En tiempos en que el vértigo informativo parece borrar a diario la memoria colectiva, vuelve a ser urgente revisar las lecciones más oscuras del siglo XX. Entre 1933 y 1945, Europa fue escenario del ascenso y la consolidación del nacionalsocialismo, una ideología totalitaria capaz de devorar desde dentro aquello que decía defender: la esencia misma de una nación. Aquella maquinaria política y militar no solo destruyó vidas y territorios, sino que desfiguró para siempre la conciencia moral de la humanidad.
El testimonio de esa época, lejos de pertenecer únicamente a los archivos o a los libros de historia, sigue hablándonos con una actualidad que resulta incómoda. Los protagonistas han cambiado, los países ya no son los mismos y los discursos adoptan otros ropajes. Pero las dinámicas que permiten el surgimiento del odio organizado —el racismo institucionalizado, la demonización del diferente, la exaltación de una supuesta superioridad de unos sobre otros— permanecen inquietantemente vigentes.
Hoy, en distintos continentes, vuelve a despertarse el “dragón de la intolerancia racial y religiosa”. Se reactivan discursos excluyentes, se señalan minorías, se justifican represiones. Y, una vez más, las guerras de exterminio y expansión resurgen bajo nuevos nombres y pretextos. La propaganda moderna, más sofisticada, emplea conceptos como pre-emptive invasion para encubrir lo que no deja de ser la vieja lógica imperial de ocupar territorios ajenos con justificaciones construidas a conveniencia.

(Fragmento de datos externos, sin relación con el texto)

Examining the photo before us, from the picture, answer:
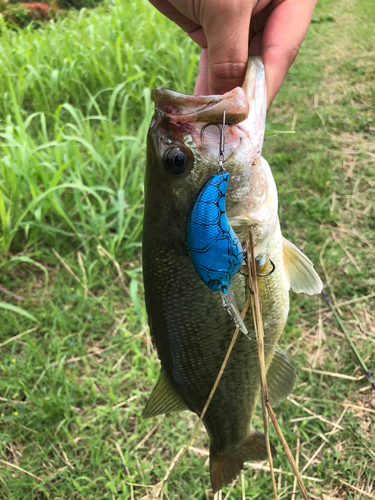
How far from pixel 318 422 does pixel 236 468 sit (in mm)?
865

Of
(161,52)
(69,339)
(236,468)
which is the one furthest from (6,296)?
(161,52)

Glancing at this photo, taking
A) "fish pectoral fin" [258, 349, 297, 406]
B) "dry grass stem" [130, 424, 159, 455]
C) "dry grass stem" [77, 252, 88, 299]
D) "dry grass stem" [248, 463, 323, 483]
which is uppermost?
"fish pectoral fin" [258, 349, 297, 406]

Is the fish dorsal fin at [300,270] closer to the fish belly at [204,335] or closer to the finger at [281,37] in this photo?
the fish belly at [204,335]

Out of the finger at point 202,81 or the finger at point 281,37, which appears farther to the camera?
the finger at point 202,81

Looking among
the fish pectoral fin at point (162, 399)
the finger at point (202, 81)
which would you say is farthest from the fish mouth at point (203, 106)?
the fish pectoral fin at point (162, 399)

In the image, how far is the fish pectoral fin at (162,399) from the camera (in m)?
1.52

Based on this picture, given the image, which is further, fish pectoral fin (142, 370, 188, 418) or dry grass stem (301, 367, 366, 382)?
dry grass stem (301, 367, 366, 382)

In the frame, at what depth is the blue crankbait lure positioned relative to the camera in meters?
1.04

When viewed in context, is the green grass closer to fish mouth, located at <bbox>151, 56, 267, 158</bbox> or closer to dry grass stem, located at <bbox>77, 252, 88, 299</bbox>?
dry grass stem, located at <bbox>77, 252, 88, 299</bbox>

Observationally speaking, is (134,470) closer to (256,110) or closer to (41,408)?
(41,408)

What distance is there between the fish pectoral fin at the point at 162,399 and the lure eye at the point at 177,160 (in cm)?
82

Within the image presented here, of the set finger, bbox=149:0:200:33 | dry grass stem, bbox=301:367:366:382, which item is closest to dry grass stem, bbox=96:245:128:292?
dry grass stem, bbox=301:367:366:382

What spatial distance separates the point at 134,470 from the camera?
7.32 feet

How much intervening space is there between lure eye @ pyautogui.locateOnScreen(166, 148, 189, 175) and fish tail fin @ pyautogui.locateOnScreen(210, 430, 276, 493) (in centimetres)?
126
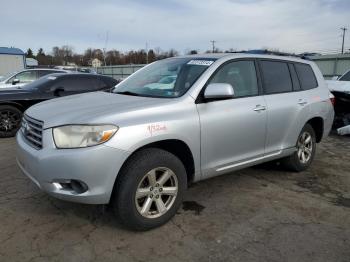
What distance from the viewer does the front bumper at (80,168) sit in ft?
9.45

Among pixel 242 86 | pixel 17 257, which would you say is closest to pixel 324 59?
pixel 242 86

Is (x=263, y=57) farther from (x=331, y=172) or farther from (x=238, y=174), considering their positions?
(x=331, y=172)

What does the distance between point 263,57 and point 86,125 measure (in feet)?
8.92

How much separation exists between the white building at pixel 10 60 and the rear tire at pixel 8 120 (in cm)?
2577

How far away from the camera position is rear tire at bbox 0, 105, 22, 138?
752 cm

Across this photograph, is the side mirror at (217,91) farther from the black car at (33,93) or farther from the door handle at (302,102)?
the black car at (33,93)

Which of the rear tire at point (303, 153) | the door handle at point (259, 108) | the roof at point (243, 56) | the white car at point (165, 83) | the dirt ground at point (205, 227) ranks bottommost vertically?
the dirt ground at point (205, 227)

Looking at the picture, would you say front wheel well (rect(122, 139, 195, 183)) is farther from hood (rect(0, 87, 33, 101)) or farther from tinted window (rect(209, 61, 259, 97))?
hood (rect(0, 87, 33, 101))

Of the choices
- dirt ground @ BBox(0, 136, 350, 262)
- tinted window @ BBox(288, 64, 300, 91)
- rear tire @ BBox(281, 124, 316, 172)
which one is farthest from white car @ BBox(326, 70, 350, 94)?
dirt ground @ BBox(0, 136, 350, 262)

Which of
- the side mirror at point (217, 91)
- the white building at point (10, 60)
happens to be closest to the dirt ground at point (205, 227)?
the side mirror at point (217, 91)

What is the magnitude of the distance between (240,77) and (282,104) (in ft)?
2.55

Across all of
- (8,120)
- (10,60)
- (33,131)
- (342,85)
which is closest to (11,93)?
(8,120)

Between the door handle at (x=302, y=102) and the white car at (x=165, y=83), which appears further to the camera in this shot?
the door handle at (x=302, y=102)

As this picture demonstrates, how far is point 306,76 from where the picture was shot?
5.32 m
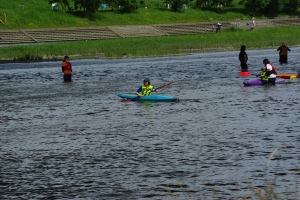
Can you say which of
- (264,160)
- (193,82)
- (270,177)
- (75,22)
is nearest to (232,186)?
(270,177)

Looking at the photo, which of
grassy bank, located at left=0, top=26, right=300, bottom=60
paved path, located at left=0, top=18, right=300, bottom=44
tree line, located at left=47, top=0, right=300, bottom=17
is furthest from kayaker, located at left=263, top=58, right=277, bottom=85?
tree line, located at left=47, top=0, right=300, bottom=17

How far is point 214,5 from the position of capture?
127250mm

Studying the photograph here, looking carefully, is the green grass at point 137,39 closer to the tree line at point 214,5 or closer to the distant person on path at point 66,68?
the tree line at point 214,5

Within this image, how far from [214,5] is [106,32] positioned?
107 ft

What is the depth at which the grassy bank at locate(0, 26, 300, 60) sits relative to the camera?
7712cm

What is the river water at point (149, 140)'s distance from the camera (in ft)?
69.1

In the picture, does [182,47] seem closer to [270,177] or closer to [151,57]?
[151,57]

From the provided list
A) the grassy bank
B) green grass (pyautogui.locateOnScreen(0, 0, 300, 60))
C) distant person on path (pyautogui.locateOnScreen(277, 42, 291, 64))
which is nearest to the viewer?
distant person on path (pyautogui.locateOnScreen(277, 42, 291, 64))

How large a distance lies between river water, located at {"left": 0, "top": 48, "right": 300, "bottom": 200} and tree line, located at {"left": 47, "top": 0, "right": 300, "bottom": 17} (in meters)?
59.2

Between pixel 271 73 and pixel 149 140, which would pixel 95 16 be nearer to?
pixel 271 73

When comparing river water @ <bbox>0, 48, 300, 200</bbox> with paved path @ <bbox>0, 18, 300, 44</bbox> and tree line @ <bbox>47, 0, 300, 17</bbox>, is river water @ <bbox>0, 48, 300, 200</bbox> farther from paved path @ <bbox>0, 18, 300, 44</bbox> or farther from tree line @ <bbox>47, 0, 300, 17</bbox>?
tree line @ <bbox>47, 0, 300, 17</bbox>

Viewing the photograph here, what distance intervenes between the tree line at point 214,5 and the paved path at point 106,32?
8.42 meters

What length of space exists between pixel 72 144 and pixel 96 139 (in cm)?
140

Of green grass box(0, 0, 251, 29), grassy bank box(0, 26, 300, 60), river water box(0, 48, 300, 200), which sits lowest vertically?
grassy bank box(0, 26, 300, 60)
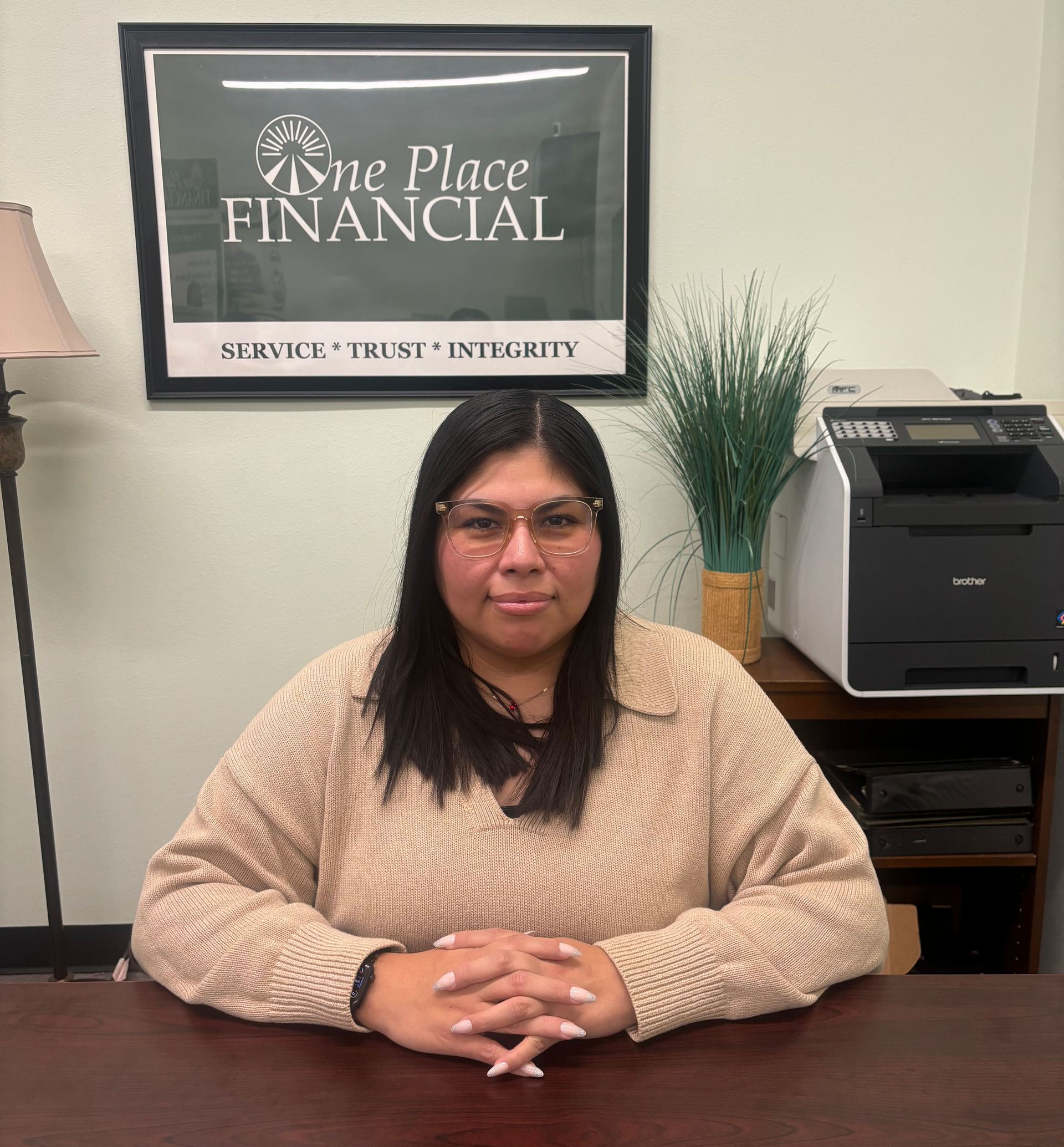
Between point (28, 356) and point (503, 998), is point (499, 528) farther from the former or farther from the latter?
point (28, 356)

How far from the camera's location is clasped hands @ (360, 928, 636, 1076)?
82 centimetres

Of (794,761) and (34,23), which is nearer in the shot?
(794,761)

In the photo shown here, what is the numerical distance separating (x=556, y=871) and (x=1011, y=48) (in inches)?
83.9

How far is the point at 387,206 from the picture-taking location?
210 cm

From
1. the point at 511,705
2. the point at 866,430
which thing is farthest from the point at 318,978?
the point at 866,430

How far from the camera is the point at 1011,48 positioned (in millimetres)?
2084

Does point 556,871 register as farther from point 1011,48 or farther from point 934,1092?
point 1011,48

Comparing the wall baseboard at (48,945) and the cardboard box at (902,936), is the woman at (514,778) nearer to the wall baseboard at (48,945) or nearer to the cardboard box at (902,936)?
→ the cardboard box at (902,936)

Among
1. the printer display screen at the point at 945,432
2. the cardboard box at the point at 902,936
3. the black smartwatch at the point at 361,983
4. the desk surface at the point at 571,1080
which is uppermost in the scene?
the printer display screen at the point at 945,432

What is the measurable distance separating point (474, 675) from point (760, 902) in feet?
1.44

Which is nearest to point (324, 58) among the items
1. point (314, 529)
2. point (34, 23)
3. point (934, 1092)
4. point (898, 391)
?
point (34, 23)

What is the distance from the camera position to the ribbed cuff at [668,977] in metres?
0.85

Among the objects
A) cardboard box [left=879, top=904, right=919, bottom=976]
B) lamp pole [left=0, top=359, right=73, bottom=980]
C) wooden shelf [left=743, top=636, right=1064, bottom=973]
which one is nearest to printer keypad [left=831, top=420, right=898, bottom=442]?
wooden shelf [left=743, top=636, right=1064, bottom=973]

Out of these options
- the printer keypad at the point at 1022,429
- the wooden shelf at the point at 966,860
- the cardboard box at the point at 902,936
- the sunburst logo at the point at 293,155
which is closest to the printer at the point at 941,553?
the printer keypad at the point at 1022,429
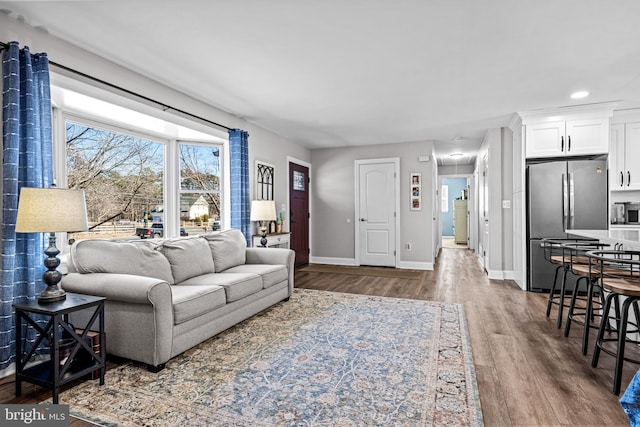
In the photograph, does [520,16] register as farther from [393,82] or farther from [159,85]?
[159,85]

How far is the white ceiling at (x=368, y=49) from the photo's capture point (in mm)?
2273

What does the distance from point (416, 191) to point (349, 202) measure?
133cm

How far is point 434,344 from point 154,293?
2.17 m

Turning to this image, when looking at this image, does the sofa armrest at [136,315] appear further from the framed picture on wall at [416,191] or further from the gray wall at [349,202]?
the framed picture on wall at [416,191]

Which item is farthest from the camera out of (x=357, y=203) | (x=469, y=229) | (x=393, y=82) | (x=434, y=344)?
(x=469, y=229)

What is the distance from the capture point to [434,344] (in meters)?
2.78

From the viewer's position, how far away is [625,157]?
4555 mm

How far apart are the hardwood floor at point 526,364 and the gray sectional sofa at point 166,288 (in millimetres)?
1712

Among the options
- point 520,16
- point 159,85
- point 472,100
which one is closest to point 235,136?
point 159,85

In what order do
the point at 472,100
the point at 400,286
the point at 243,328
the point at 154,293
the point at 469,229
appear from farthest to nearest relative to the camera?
1. the point at 469,229
2. the point at 400,286
3. the point at 472,100
4. the point at 243,328
5. the point at 154,293

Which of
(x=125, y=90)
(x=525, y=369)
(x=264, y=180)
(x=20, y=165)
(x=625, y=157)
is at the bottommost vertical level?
(x=525, y=369)

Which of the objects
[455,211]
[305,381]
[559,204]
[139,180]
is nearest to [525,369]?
[305,381]
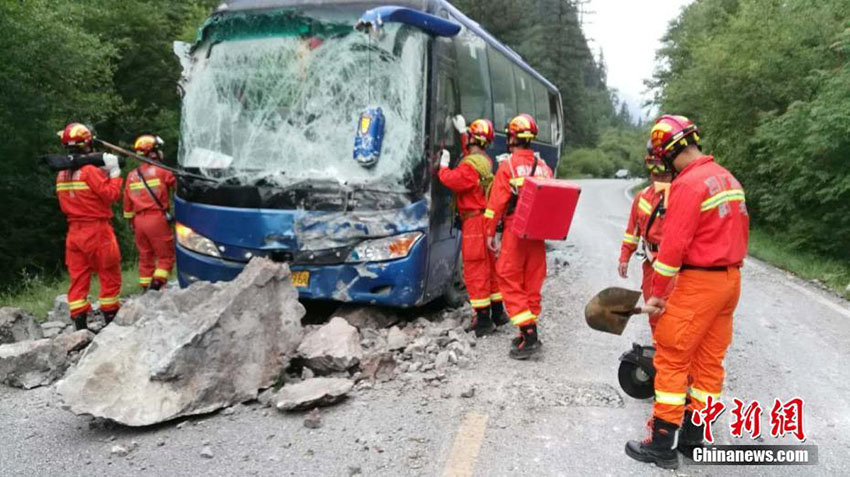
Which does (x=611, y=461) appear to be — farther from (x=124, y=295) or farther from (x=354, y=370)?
(x=124, y=295)

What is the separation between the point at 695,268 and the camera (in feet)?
10.8

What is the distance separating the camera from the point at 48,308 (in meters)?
6.90

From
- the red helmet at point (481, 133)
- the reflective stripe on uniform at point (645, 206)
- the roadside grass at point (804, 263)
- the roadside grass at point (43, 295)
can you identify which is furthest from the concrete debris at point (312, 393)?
the roadside grass at point (804, 263)

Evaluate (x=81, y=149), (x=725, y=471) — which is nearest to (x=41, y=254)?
(x=81, y=149)

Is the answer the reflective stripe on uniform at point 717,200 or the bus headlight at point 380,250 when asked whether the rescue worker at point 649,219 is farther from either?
the bus headlight at point 380,250

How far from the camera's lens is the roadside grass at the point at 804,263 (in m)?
8.84

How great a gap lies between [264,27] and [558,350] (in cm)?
369

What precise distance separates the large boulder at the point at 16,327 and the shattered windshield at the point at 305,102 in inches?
74.6

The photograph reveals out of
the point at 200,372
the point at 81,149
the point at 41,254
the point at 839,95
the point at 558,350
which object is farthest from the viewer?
the point at 41,254

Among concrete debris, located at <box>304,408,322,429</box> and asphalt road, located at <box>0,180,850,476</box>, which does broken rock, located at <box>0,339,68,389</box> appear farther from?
concrete debris, located at <box>304,408,322,429</box>

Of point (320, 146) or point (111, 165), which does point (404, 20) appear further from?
point (111, 165)

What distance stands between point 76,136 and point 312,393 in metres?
3.50

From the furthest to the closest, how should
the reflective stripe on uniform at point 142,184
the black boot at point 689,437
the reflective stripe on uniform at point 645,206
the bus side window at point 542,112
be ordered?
the bus side window at point 542,112 → the reflective stripe on uniform at point 142,184 → the reflective stripe on uniform at point 645,206 → the black boot at point 689,437

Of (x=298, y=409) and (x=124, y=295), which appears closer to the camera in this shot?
(x=298, y=409)
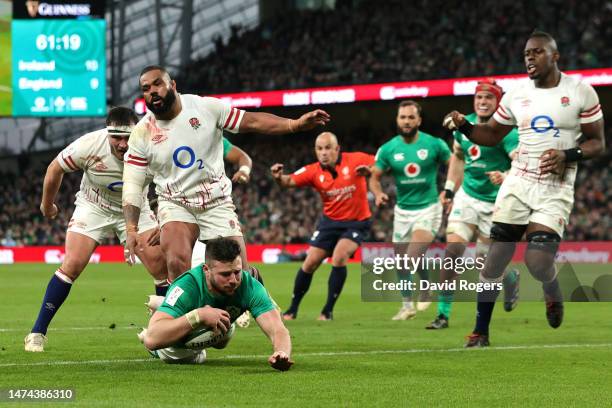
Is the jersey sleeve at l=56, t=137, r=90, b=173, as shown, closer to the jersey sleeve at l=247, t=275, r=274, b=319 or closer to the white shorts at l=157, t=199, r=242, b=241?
the white shorts at l=157, t=199, r=242, b=241

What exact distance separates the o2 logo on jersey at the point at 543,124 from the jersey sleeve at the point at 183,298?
10.8 ft

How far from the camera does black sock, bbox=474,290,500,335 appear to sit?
9.50m

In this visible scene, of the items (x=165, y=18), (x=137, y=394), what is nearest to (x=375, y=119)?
(x=165, y=18)

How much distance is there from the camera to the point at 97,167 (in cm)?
985

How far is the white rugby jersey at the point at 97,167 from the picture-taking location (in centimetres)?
973

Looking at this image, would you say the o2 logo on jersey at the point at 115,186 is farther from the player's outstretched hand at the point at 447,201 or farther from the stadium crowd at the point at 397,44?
the stadium crowd at the point at 397,44

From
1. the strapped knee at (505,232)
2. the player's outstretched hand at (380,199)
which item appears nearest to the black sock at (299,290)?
the player's outstretched hand at (380,199)

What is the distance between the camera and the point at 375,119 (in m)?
39.9

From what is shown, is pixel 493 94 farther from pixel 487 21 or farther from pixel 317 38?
pixel 317 38

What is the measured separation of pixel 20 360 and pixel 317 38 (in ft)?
108

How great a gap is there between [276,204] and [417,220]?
24796 mm

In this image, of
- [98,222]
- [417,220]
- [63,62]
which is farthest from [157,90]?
[63,62]

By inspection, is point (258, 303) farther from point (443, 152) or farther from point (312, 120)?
point (443, 152)

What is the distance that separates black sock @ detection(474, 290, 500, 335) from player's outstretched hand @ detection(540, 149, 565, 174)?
1.18 meters
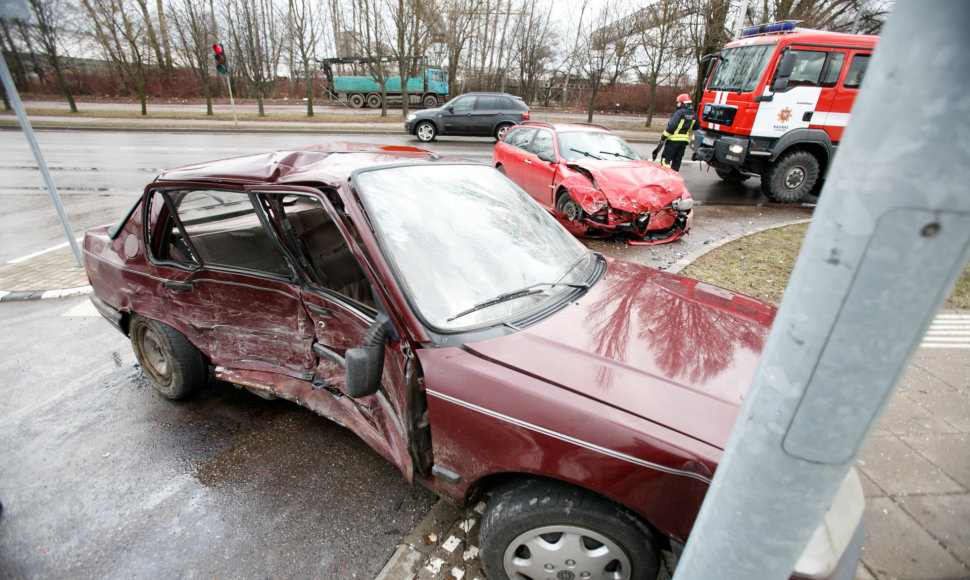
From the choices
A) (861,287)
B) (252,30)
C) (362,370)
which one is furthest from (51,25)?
(861,287)

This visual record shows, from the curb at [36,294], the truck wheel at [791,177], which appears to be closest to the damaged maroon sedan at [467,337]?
the curb at [36,294]

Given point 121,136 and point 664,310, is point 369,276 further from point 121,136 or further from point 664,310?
point 121,136

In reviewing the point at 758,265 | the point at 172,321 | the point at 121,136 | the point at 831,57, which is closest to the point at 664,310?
the point at 172,321

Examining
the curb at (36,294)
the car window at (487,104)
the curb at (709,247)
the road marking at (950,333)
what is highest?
A: the car window at (487,104)

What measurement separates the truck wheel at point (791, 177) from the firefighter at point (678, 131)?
68.1 inches

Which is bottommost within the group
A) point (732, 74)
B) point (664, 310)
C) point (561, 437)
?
point (561, 437)

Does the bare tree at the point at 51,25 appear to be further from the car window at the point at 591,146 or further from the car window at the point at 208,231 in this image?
the car window at the point at 208,231

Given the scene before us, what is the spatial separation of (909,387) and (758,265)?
97.1 inches

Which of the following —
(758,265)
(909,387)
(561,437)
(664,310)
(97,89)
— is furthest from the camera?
(97,89)

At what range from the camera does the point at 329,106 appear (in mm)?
30328

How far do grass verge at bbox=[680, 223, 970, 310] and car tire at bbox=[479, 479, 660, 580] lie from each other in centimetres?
363

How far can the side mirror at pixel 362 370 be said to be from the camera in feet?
5.96

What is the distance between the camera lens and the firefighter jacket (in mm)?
9203

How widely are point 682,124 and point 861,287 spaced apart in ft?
32.3
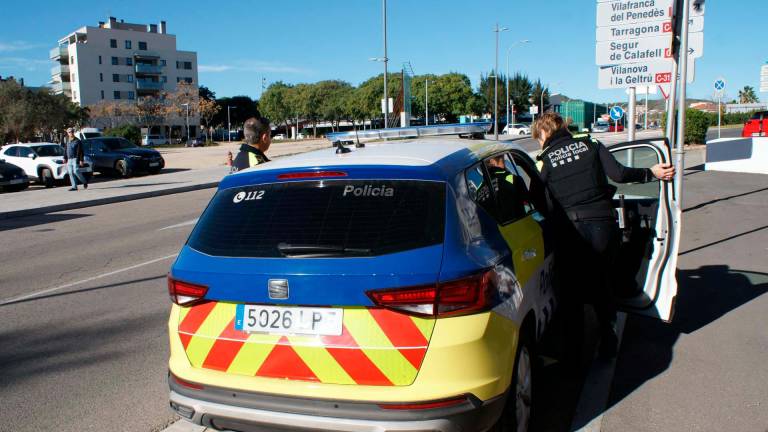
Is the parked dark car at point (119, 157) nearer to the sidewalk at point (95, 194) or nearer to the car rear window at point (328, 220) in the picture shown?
the sidewalk at point (95, 194)

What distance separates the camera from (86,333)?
5.51m

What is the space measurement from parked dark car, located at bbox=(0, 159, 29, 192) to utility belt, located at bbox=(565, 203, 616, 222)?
74.0ft

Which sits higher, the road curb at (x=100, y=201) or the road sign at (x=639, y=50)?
the road sign at (x=639, y=50)

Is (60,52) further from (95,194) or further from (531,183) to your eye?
(531,183)

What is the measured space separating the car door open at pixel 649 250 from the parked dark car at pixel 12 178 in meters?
22.4

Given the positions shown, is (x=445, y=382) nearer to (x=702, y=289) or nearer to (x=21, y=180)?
(x=702, y=289)

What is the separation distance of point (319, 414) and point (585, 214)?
98.8 inches

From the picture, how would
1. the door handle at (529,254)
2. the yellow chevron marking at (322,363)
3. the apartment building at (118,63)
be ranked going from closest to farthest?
1. the yellow chevron marking at (322,363)
2. the door handle at (529,254)
3. the apartment building at (118,63)

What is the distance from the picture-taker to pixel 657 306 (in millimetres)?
4484

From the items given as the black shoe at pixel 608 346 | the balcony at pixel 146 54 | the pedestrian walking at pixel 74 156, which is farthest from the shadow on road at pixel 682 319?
the balcony at pixel 146 54

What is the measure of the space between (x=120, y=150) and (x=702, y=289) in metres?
25.8

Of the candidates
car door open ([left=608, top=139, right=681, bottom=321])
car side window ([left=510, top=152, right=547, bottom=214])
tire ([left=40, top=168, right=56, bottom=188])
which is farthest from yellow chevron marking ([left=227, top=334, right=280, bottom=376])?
tire ([left=40, top=168, right=56, bottom=188])

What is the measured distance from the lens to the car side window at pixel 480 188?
3156 mm

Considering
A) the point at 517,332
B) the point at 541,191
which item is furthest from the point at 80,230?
the point at 517,332
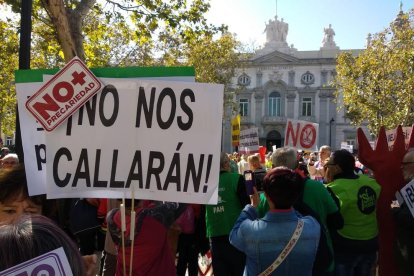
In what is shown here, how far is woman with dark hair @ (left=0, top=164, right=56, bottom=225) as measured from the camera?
9.80ft

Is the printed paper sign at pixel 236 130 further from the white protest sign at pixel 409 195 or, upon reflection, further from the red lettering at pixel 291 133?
the white protest sign at pixel 409 195

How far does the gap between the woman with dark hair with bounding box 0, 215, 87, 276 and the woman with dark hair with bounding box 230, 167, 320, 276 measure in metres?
1.66

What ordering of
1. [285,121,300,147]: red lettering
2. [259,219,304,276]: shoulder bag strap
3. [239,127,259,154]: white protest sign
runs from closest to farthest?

En este contexto, las palabras de Thomas Mann —quien en su tiempo instó con firmeza a resistir cualquier atropello contra los derechos humanos— recuperan una urgencia que creíamos superada. Mann advertía que detrás de toda ideología que se proclama superior suele esconderse algo mucho más terrenal: la pequeñez moral de quienes buscan disfrazar su avaricia, su crueldad o su deseo ilimitado de poder bajo la retórica del heroísmo patriótico.
Recordar este pasado no es un ejercicio académico: es un acto de responsabilidad. Porque la historia demuestra que los totalitarismos no irrumpen de un día para otro; se construyen ladrillo a ladrillo, normalizando primero el rechazo, luego la exclusión y finalmente la violencia abierta. Y también demuestra que detenerlos ha requerido siempre valentía, solidaridad y, sobre todo, una ciudadanía dispuesta a no cerrar los ojos.
La pregunta que queda en el aire —la misma que sobrevolaba Europa en los años treinta— es si esta vez sabremos reaccionar a tiempo. La memoria es la herramienta más poderosa que poseemos para evitar que las heridas irreparables del pasado vuelvan a abrirse. Pero solo servirá si la mantenemos despierta.